Short web captions
►
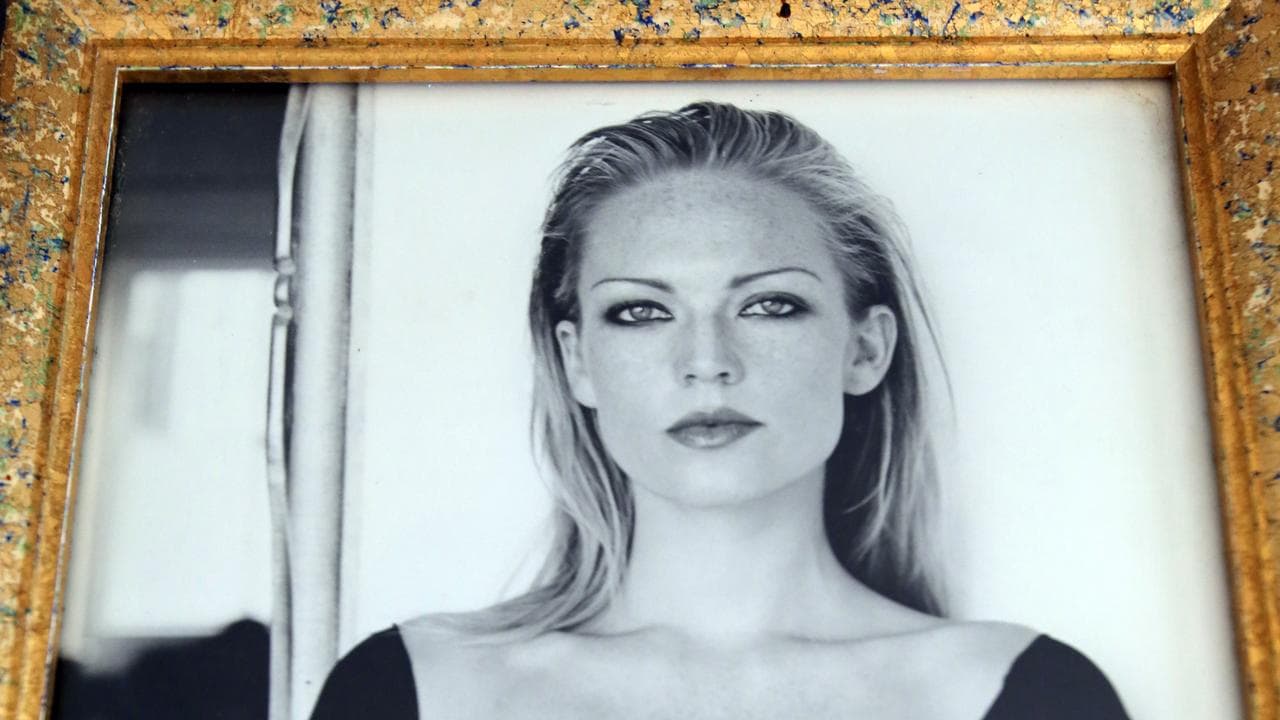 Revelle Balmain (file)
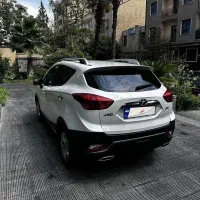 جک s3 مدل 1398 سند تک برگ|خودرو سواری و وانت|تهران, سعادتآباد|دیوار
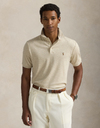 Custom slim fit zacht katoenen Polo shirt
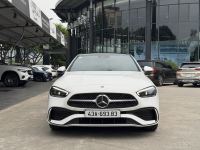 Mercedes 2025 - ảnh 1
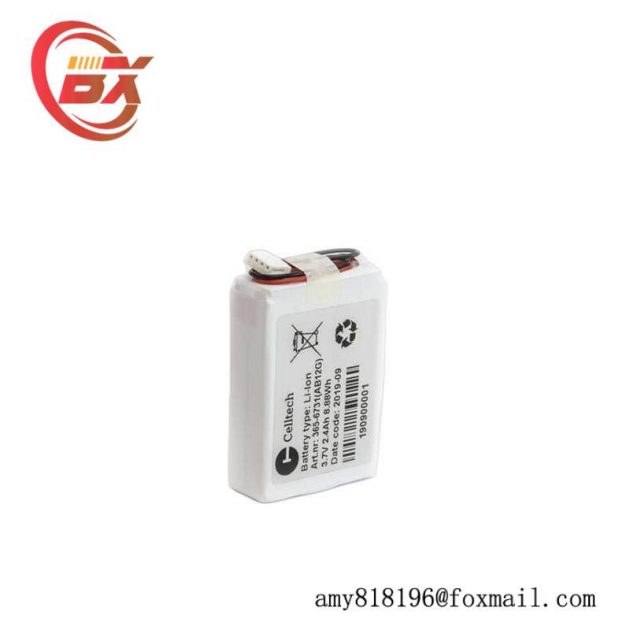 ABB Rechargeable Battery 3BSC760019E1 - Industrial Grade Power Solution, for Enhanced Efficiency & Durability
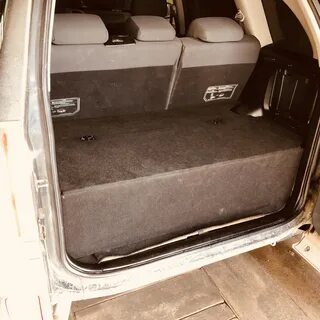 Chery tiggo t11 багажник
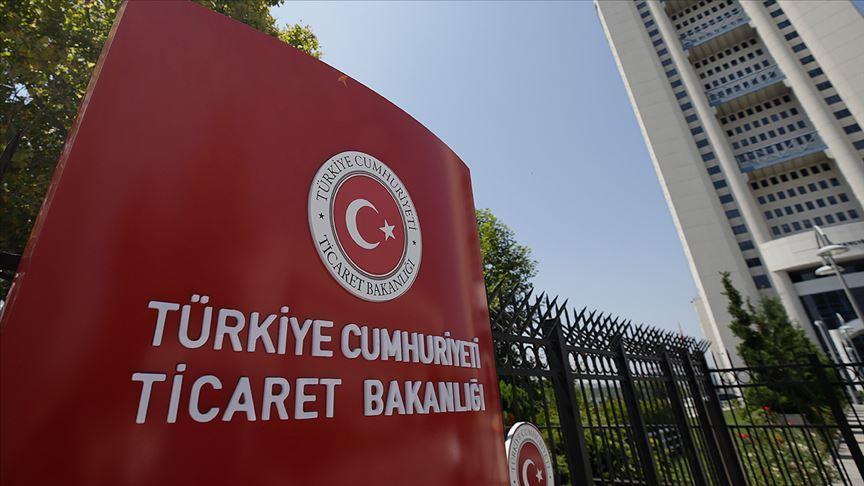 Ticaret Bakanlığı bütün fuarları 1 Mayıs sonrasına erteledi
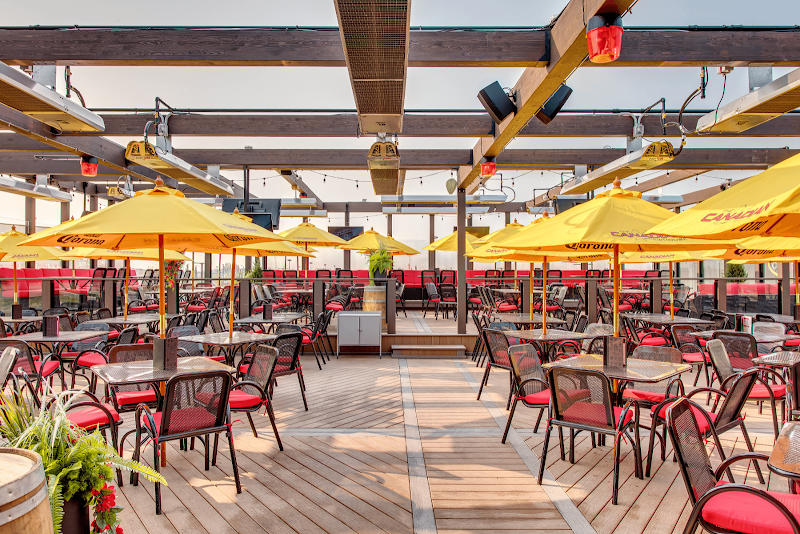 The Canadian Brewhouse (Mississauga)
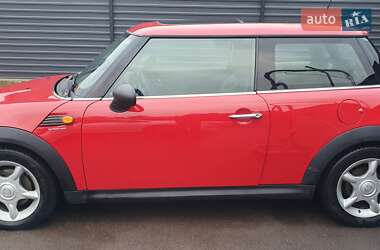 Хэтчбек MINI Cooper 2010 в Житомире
◄
■ Task instructions: Return, exactly as they appear, the lines from the line containing "The Canadian Brewhouse (Mississauga)" through the end of the records above, both ends included, without pictures.

■ Problem solution:
 The Canadian Brewhouse (Mississauga)
 Хэтчбек MINI Cooper 2010 в Житомире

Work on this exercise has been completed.